フライからテンカラへ

 

フライマンからテンカラに転向する人が増えている(ように思う)。フライ用具の中古が増えているらしい。

フライは長い歴史と伝統のある釣りである。フィールドに対応したロッドとキャスティング、生態からみた餌の分類と、それに似せた毛バリのタイイイグなど、あらゆるものが研究と研さんの対象である。奥が深い釣りで、それだけにキャスティング、タイイングなど、それぞれの分野の楽しみ方も深い。

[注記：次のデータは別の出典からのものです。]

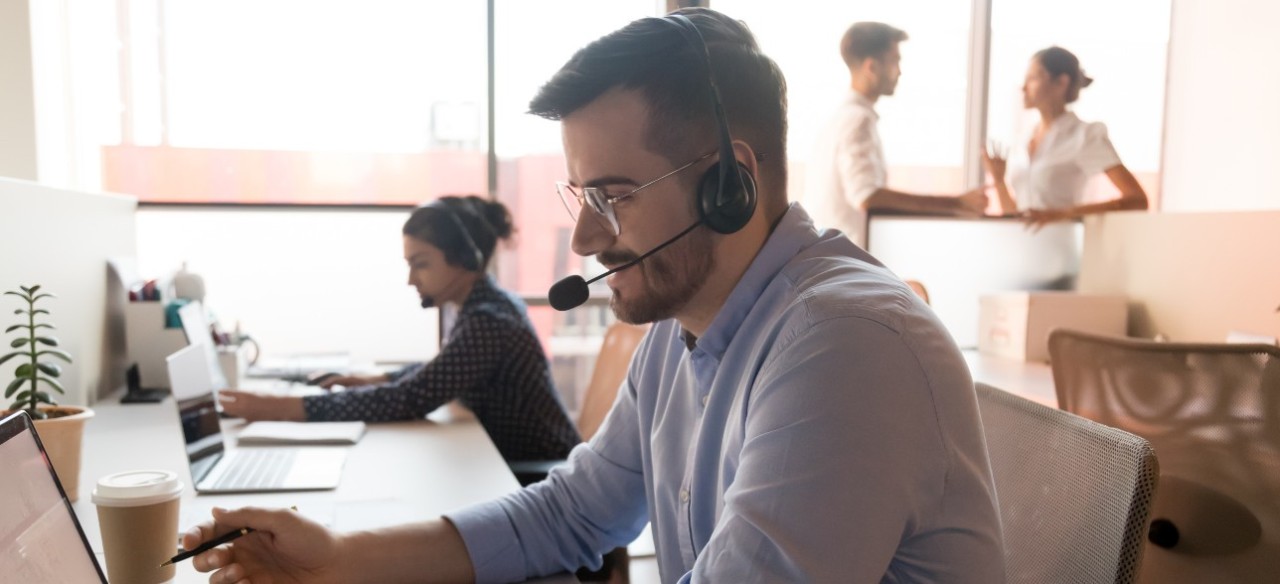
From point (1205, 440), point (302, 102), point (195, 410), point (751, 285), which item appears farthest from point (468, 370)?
point (302, 102)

それに対して、テンカラのタックルはシンプルで、キャスティングは簡単。竿は1〜2種類あればよく、毛バリにしたって一言で「虫」らしいもので十分なので、とっつきやすさは断然テンカラに分がある。

当然、フライにもテンカラにも長所もあれば短所もある。テンカラにはテンカラのよさがある。フライに活かせばフライの楽しみの幅が広がるように思う。テンカラの方が、いやフライの方が優れているなどと比較することに意味がない。楽しみ方に優劣はつけられないからだ。

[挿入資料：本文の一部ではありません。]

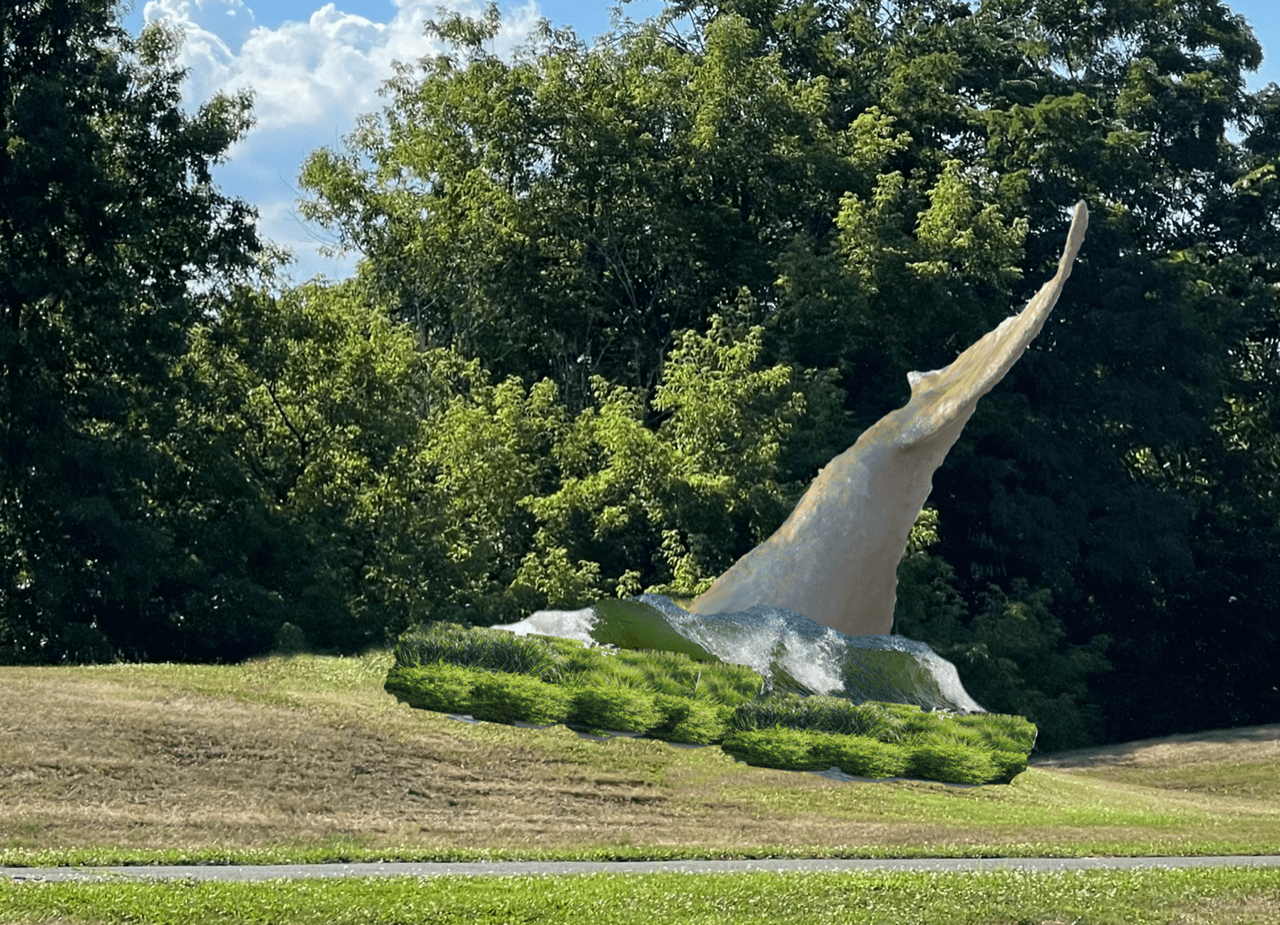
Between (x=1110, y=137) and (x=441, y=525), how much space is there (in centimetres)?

最近、フライもやるけど、テンカラもするという3人組と一緒する機会があった。フライとテンカラがほぼ半々で、最近ではテンカラの方がやや多いという3人組である。

うまい。テンカラのキャリアも長いので、テンカラの長所である、ピンスポット狙いがよくわかっている。餌でもフライ、ルアーでも攻められないテンカラならではのスポットを3秒、3回のテンポで狙う。粘ることなく見切りがいいので、3人ともよく釣る。

Mさんはこの春からテンカラ。私の講習会に参加してから3の3を実践している。よく釣るのだがアタリがわからずピックアップしたら掛かっていることが多いという。

たしかに打ったら、3秒待たずのピックアップなのでテンポが速い。速すぎる。ラインや、魚の動きというアタリが出る前にピックアップしてしまうので、アタリがわからないのも当然である。もう少し流してみたらというアドバイスで的確にアタリがとれるようになった。

3人ともドライフライのときの、毛バリにバコンと出る面白さはテンカラにはないものだという。今の状況ではドライで出るな!と思うとフライロッドに替えるようだ。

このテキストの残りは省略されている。